[WORK INSTRUCTIONS]:
Transcribe the whole listing below word for word, leaving the pictures out of your answer.

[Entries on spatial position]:
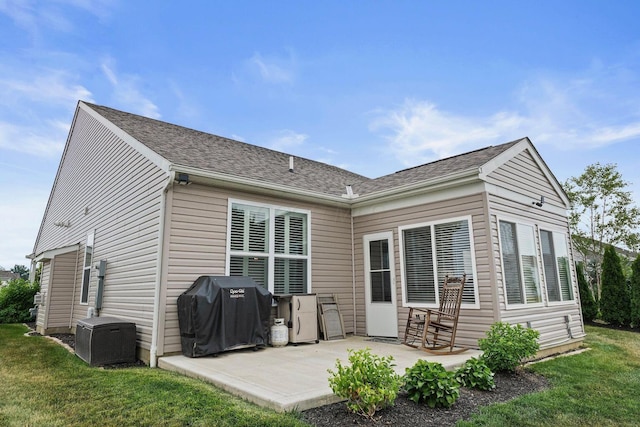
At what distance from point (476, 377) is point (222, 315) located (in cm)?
333

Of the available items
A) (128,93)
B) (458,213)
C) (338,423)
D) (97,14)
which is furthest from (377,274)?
(128,93)

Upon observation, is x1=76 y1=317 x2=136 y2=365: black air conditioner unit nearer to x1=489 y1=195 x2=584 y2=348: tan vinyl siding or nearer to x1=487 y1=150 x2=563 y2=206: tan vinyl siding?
x1=489 y1=195 x2=584 y2=348: tan vinyl siding

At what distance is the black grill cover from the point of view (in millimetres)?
5043

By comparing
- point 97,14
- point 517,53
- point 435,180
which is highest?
point 97,14

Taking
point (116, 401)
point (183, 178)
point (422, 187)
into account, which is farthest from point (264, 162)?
point (116, 401)

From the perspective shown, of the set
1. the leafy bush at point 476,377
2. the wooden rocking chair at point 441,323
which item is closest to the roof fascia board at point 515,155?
the wooden rocking chair at point 441,323

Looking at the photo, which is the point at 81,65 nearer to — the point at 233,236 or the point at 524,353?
the point at 233,236

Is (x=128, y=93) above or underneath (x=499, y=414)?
above

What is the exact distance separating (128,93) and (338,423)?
1366 cm

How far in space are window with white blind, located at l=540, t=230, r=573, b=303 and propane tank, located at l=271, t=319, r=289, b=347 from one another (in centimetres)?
479

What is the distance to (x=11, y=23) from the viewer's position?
8.67 metres

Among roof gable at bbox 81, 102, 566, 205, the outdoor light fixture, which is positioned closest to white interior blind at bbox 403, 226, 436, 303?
roof gable at bbox 81, 102, 566, 205

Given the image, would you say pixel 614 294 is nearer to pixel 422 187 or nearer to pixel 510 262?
pixel 510 262

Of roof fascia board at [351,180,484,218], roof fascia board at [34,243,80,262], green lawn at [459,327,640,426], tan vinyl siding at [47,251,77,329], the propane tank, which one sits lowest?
green lawn at [459,327,640,426]
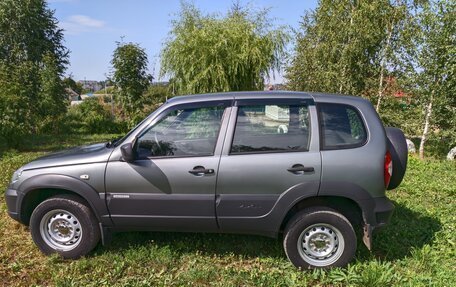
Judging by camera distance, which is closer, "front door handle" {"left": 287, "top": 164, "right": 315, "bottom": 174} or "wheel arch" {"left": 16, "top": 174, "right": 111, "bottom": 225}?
"front door handle" {"left": 287, "top": 164, "right": 315, "bottom": 174}

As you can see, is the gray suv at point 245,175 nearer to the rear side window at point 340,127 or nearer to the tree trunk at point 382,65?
the rear side window at point 340,127

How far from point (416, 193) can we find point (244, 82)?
742cm

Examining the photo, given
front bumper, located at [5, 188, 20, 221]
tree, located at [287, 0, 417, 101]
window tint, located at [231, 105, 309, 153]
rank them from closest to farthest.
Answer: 1. window tint, located at [231, 105, 309, 153]
2. front bumper, located at [5, 188, 20, 221]
3. tree, located at [287, 0, 417, 101]

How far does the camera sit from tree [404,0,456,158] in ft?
32.2

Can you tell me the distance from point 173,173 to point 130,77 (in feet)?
34.9

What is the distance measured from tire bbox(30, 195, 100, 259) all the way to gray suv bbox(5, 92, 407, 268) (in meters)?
0.01

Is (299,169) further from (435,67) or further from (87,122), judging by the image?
(87,122)

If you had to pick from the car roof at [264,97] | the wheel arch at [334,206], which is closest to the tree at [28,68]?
the car roof at [264,97]

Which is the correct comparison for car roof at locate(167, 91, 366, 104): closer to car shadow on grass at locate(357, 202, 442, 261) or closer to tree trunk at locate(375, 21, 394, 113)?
car shadow on grass at locate(357, 202, 442, 261)

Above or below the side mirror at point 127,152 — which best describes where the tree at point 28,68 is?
above

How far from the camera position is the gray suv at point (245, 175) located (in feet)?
11.0

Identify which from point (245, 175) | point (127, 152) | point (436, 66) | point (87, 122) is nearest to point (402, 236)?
point (245, 175)

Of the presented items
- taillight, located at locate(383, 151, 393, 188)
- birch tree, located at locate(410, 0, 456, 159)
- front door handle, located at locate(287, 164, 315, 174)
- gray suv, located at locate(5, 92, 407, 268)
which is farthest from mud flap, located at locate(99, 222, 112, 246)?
birch tree, located at locate(410, 0, 456, 159)

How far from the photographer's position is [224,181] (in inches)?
134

[RESULT OF THIS EXERCISE]:
At what distance from point (476, 377) is point (222, 315) located (in cm)?
333

Of the available items
A) (128,93)
B) (458,213)
C) (338,423)
D) (97,14)
which is furthest from (377,274)?
(128,93)

Upon observation, is x1=76 y1=317 x2=136 y2=365: black air conditioner unit nearer to x1=489 y1=195 x2=584 y2=348: tan vinyl siding or nearer to x1=487 y1=150 x2=563 y2=206: tan vinyl siding?
x1=489 y1=195 x2=584 y2=348: tan vinyl siding

At what distance is the black grill cover from the point of view (in millimetres)?
5043

By comparing
- point 97,14
- point 517,53
- point 435,180
which is highest?
point 97,14

Taking
point (116, 401)
point (183, 178)
point (422, 187)
into account, which is farthest from point (264, 162)?
point (116, 401)

From the perspective shown, of the set
1. the leafy bush at point 476,377
2. the wooden rocking chair at point 441,323
which item is closest to the roof fascia board at point 515,155?
the wooden rocking chair at point 441,323

Looking at the photo, which is the point at 81,65 nearer to — the point at 233,236 or the point at 524,353?
the point at 233,236

Is (x=128, y=93) above or underneath (x=499, y=414)?
above

What is the exact distance separating (128,93) and (338,423)?
1366 cm

How far in space are window with white blind, located at l=540, t=230, r=573, b=303 and propane tank, located at l=271, t=319, r=289, b=347 from one another (in centimetres)?
479

What is the distance to (x=11, y=23) from the viewer's position?
8.67 metres

Among roof gable at bbox 81, 102, 566, 205, the outdoor light fixture, which is positioned closest to white interior blind at bbox 403, 226, 436, 303?
roof gable at bbox 81, 102, 566, 205

Given the image, would you say pixel 614 294 is nearer to pixel 422 187 or nearer to pixel 510 262?
pixel 510 262

Of roof fascia board at [351,180,484,218], roof fascia board at [34,243,80,262], green lawn at [459,327,640,426], tan vinyl siding at [47,251,77,329], the propane tank, which one sits lowest?
green lawn at [459,327,640,426]
Judging by camera distance, which is closer, "front door handle" {"left": 287, "top": 164, "right": 315, "bottom": 174} or "wheel arch" {"left": 16, "top": 174, "right": 111, "bottom": 225}?
"front door handle" {"left": 287, "top": 164, "right": 315, "bottom": 174}

As you can see, is the gray suv at point 245,175 nearer to the rear side window at point 340,127 or nearer to the tree trunk at point 382,65?
the rear side window at point 340,127

How far from point (416, 193) can we find point (244, 82)?
742cm

Examining the photo, given
front bumper, located at [5, 188, 20, 221]
tree, located at [287, 0, 417, 101]
window tint, located at [231, 105, 309, 153]
rank them from closest to farthest.
Answer: 1. window tint, located at [231, 105, 309, 153]
2. front bumper, located at [5, 188, 20, 221]
3. tree, located at [287, 0, 417, 101]

How far does the camera sit from tree [404,0,456,158] in ft?
32.2

Can you tell me the distance from point 173,173 to point 130,77 (in feet)?
34.9

What is the distance measured from tire bbox(30, 195, 100, 259) all the way to gray suv bbox(5, 92, 407, 268) (in meters)?
0.01

Is (299,169) further from (435,67) or further from (87,122), judging by the image?
(87,122)

If you had to pick from the car roof at [264,97] | the wheel arch at [334,206], which is closest to the tree at [28,68]?
the car roof at [264,97]

Which is the correct comparison for car roof at locate(167, 91, 366, 104): closer to car shadow on grass at locate(357, 202, 442, 261) or closer to tree trunk at locate(375, 21, 394, 113)?
car shadow on grass at locate(357, 202, 442, 261)

Above or below the side mirror at point 127,152 — which best describes where the tree at point 28,68 is?
above

How far from the camera position is the gray suv at point (245, 175) located (in feet)?
11.0

Identify which from point (245, 175) | point (127, 152) | point (436, 66) | point (87, 122) is nearest to point (402, 236)?
point (245, 175)

Of the presented items
- taillight, located at locate(383, 151, 393, 188)
- birch tree, located at locate(410, 0, 456, 159)
- front door handle, located at locate(287, 164, 315, 174)
- gray suv, located at locate(5, 92, 407, 268)
which is farthest from mud flap, located at locate(99, 222, 112, 246)?
birch tree, located at locate(410, 0, 456, 159)

How far from the photographer's position is [224,181] (in inches)?
134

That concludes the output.